I’ve become fascinated with power tools lately. From electric screwdrivers to electric saw blades, I’ve fallen in love. There’s something fascinating about having a machine with so much power. Unlike a blade, it wrecks havoc in the process of mutilation or even death. The blood spurts and the tissue is exposed, much like it is when I dissect bodies or prepare them as a mortician. So, I guess that you can understand my fascination now.
I went to a home improvement store; and, of course, was eagerly looking at my options. I was weighing my options carefully; for instance, battery-operated allowed for mobility, but would I be satisfied with the power? During my investigation, I had several workers and customers offer me help. They must’ve thought that I was picking out something for my husband; regardless, all of them flirted. If only they had known how I was sizing up their bodies and imaging which tool I would like to use on them! One particularly persistent worker wanted to help me; he was tall and thick, and I thought he’d be the perfect chance to try out my new toys! As he helped me out to my car, I gave him my address and knew that I would see him that night.

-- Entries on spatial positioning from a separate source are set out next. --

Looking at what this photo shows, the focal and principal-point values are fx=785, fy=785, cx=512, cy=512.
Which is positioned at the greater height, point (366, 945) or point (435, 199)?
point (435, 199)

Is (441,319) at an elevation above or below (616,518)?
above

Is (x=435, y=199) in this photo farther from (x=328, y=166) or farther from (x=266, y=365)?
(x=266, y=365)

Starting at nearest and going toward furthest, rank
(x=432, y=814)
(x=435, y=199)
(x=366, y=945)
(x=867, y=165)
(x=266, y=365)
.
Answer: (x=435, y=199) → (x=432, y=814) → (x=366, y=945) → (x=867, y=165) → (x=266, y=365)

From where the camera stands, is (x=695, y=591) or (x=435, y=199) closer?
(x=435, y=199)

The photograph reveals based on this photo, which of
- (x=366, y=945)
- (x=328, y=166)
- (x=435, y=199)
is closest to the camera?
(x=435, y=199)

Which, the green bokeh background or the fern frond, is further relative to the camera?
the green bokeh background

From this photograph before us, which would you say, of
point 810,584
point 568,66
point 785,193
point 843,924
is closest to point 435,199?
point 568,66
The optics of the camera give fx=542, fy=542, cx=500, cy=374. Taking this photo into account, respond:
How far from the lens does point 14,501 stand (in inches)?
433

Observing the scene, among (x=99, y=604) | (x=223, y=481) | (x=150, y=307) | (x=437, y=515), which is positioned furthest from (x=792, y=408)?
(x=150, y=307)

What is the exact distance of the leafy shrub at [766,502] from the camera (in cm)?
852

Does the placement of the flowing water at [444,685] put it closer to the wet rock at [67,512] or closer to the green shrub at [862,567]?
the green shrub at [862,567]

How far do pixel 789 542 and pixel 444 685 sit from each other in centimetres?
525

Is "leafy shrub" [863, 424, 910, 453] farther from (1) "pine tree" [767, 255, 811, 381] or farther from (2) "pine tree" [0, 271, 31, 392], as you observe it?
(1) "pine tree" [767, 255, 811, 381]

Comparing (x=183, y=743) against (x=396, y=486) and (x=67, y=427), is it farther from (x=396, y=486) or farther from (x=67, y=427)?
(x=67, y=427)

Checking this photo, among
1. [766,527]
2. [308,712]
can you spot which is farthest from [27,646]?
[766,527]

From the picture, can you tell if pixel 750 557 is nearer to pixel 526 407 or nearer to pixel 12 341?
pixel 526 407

Sure enough, he showed up all fresh and clean, his hair slicked back and a 8-pack of beer. I invited him in; after a few beers, I couldn’t tolerate his rambling anymore. Plus, I’d decided his fate: I was going to test out the difference between the battery-operated and electric screwdriver. I already had the long, spiral attachment in both of them. Forcing him into my chair and binding him was too easy; he was drunk and kept mumbling, “kinky.” Then, came the fun: I turned on the screwdriver and watched as his eyes grew wide. What a perfect place to begin, I thought! Using both of the screwdrivers, I pressed with equal pressure…pushing them into his eye sockets. The battery-operated one seemed to lack a little bit of the speed, but it seemed to cut down on some of the mess. It would be perfect for a home invasion, I decided. Of course, my victim continued to moan; but, I was so enthralled with my toys that it was easy to ignore him.
I’m not quite sure when he took his last breath; maybe it was around the time that I was pushing the screw through his throat, entirely through his body. It was like decorating a corpse! The saw was one of my favorites…the blood gushed and pooled in the floor as I took him apart…limb by limb. Yes, he had helped me decide which tools I wanted…I wanted them all!